TASK INSTRUCTIONS
a) According to the passage on Power of Gentleness, how many chapters does the book contain?
b) Copy the passage on Power of Gentleness from "Power of Gentleness" to "mildness or tenderness.", swapping "philosophers" for "thinkers".
c) Extend the passage on Power of Gentleness past its last sentence.

SOURCE
--- begin ---

Power of Gentleness reminded me of Sianne Ngai's Our Aesthetic Categories. The history of aesthetics largely involves philosophers wrestling with what "beauty" is, or "the sublime," but Ngai upended things and started new conversations by trying to understand the "cute," the "interesting," the "zany." Similarly, while many philosophers have thought about power and duty and necessity, Dufourmantelle started a new conversation by taking up "gentleness." Or douceur--her translators point out in a prefatory note that the French word covers a different semantic landscape than the English word does, as douceur can refer to sweetness and softness as well as mildness or tenderness.

The book is in thirty-six chapters, short essays of two or three pages--the whole book is scarcely over a hundred pages in the Fordham University press edition--all working through the apparent paradox of the title. We tend to associate power with force, but refraining from force also makes things happen. Dufourmantelle makes some unsurprising points along these lines--for instance, about Tolstoy and Gandhi--but also some very surprising ones--for instance, about animals: "So close to animality that it sometimes merges with it, gentleness is experienced to the point of making possible the hypothesis of an instinct that it would call its own." A strange idea--nature, red in  tooth and claw, has a gentleness instinct? But we do see animals being gentle with each other, and where does that come from? Not from having taken an ethics course.

--- end ---

RECORDS SHOWN
--- begin ---

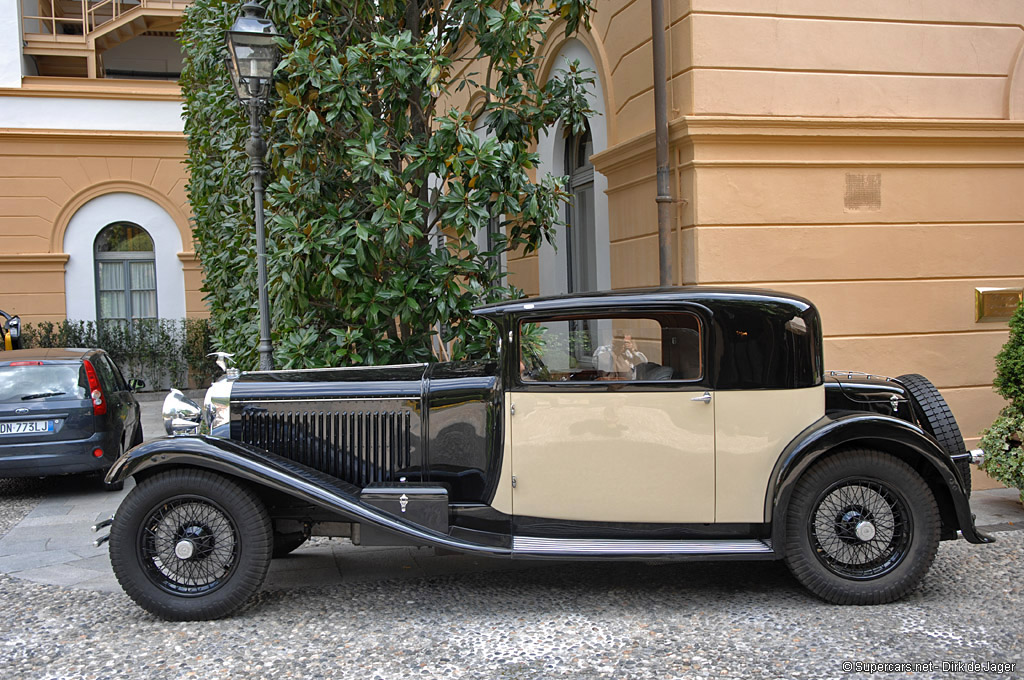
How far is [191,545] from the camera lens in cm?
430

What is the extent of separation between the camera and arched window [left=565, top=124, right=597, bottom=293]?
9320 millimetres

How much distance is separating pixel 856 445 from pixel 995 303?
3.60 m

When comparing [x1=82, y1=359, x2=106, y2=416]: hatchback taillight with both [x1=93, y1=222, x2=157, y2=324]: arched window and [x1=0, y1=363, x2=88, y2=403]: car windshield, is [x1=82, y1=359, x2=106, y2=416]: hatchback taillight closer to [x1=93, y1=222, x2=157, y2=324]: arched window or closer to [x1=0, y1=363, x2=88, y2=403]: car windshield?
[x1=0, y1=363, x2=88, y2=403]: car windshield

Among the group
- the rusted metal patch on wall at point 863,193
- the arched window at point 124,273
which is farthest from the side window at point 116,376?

--- end ---

ANSWER SET
a) Thirty-six.

b)
Power of Gentleness reminded me of Sianne Ngai's Our Aesthetic Categories. The history of aesthetics largely involves thinkers wrestling with what "beauty" is, or "the sublime," but Ngai upended things and started new conversations by trying to understand the "cute," the "interesting," the "zany." Similarly, while many thinkers have thought about power and duty and necessity, Dufourmantelle started a new conversation by taking up "gentleness." Or douceur--her translators point out in a prefatory note that the French word covers a different semantic landscape than the English word does, as douceur can refer to sweetness and softness as well as mildness or tenderness.

c)
Dufourmantelle offers some important caveats. Gentleness ought not to be confused with "mawkishness," and we should keep in mind that it can be "bastardized into silliness." She notes that "gentleness does not belong only to the good." But we need what it makes possible, as she particularly emphasizes in the section "Justice and Forgiveness" and the final section, "A Gentle Revolution."

I was especially struck by this, in the section titled "Childhood":

We would not survive childhood without gentleness because everything about childhood is so exposed, hyperacute, in a way violent and raw, that gentleness is its absolute prerequisite.